:: Required actions ::
(1) List every forum username that appears in the horse forum thread, whether as a post header or as the author of a quoted passage.
(2) Extend the horse forum thread past its final line, the one advising to feed a treat from the palm of the hand.

:: Passage shown ::
● ● ● ●

We used to live next to a forest trail coming down a steep hill, right past our property. Before our house was built, my husband had built me a tiny writing studio there. I was writing ... and I heard faint shouts and screams! So I ran out, and heard "Stop him! Stop him!" and heard galloping hoofs. 

Naturally, I dashed to the bottom of the trail, just in time for a big loose saddled horse to come charging wild-eyed down the hill at me. I threw up my arms and said "WHOA! WHOA!" He slid to a stop and I grabbed his reins. In a couple minutes a lady came charging out of the woods after him. She was kind of gobsmacked that I had caught him. She said she dropped her hat, got off to get it, and her horse got away from her. 

I didn't think much of it and it was only after I had recounted it a few times that I gathered that I had been a hero. I did the same thing to a four foot iguana once. It's my nature to catch animals trying to escape, I guess. I mean, isn't it everyone's?


----------



## george the mule (Dec 7, 2014)

mmshiro said:


> The mints I gave them can fall to the ground easily because they are so small and a horses's lips aren't exactly surgical instruments. So I gave them the mints holding them between the tips of my index finger and thumb, placing them between their teeth.
> 
> That's right...living on the edge!


Well mine have "Surgeons" lips then:

You can drop a handful of sweet-feed into gravel, and they will delicately pick it out, leaving a nose-sized crater in the gravel. They can segregate a single blade of grass from the surrounding unpalatable background vegetation. They can (and I'm still struggling with this one) pluck and devour Thistle flowers, and do so enthusiastically whenever the opportunity arises. Ever try to pick a Thistle?!?

And these are free-fed Epicurean Equines, too (BCS 5.5 - 6); by no means "starving" horses


----------



## george the mule (Dec 7, 2014)

Acadianartist said:


> Your horses are excellent trainers! Mine too...


And mine as well; they are both subtle and consistent in their efforts, and once they get a desired response, they never forget . . .

Oily has learned that if he comes into the barn while I'm doing chores and looks wistful, I will usually give him a fistful of Alfalfa shake. Now, just like clockwork, after the others have finished their breakfast and gone on about their day, I can count on Oily to show up for that little extra treat.

Long ago, George taught me to do his ears for him. Then I began to notice that after a thorough "Ear Job", he would step forward and present me with The Butt. "What's with The Butt, Georgie; didn't you like having your ears scratched?" It wasn't until he began to back up and gently bump me with the thing that his dull human realized he wanted a butt-scratch in addition to the ears; a Full-Service Scratch, if you please.

That immediately became a routine; the ears, then the butt, and now The Mare Mandolin has learned the cue as well . . .

So from that; more questionable Equine advice: "Having a horse present his butt means he is angry with you." Undoubtedly, sometimes, but by no means invariably


----------



## mmshiro (May 3, 2017)

george the mule said:


> Well mine have "Surgeons" lips then:
> 
> You can drop a handful of sweet-feed into gravel, and they will delicately pick it out,


Yeah, but the challenge is to pick it up on the first try, from an area equal to the palm of your hand, rather than shuffling it around with your lips to (a) find where it is located, (b) explore it, and finally (c) grab a hold of it. It's usually the "locating" phase when the candy gets pushed off the hand if I stick to the "flat hand only" technique.


----------



## Foxhunter (Feb 5, 2012)

Always feed a horse a treat from the palm of your hand.

● ● ● ●

:: Supplied material ::

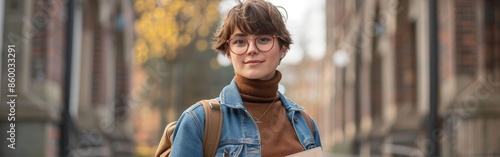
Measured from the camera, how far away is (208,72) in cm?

● ● ● ●

:: Expected answers ::
(1) george the mule, mmshiro, Acadianartist, Foxhunter

(2)
I found this problematic with the little children, anything would roll off their hand so as he treat was nearly always a carrot I would have them hold the carrot in their first. The horses were always very gentle taking small bites and near the end feeling for little fingers.


----------



## tinyliny (Oct 31, 2009)

george the mule said:


> And mine as well; they are both subtle and consistent in their efforts, and once they get a desired response, they never forget . . .
> 
> Oily has learned that if he comes into the barn while I'm doing chores and looks wistful, I will usually give him a fistful of Alfalfa shake. Now, just like clockwork, after the others have finished their breakfast and gone on about their day, I can count on Oily to show up for that little extra treat.
> 
> ...





It's remarkable how many people do not realize how much there horse would like the inside of his/her ears scratched. Admittedly, some horses do not like this, but many do! when I show them, the owners are like, "Wow! I never even thought of that". Same with the mare enjoying being cleaned /scratched between her teats. So many mare owners don't even realize that their mare needs to be cleaned there, and how pleasurable it is for her to be scratched there. I show them and they are surprised. It never even occurred to them.


----------



## Acadianartist (Apr 21, 2015)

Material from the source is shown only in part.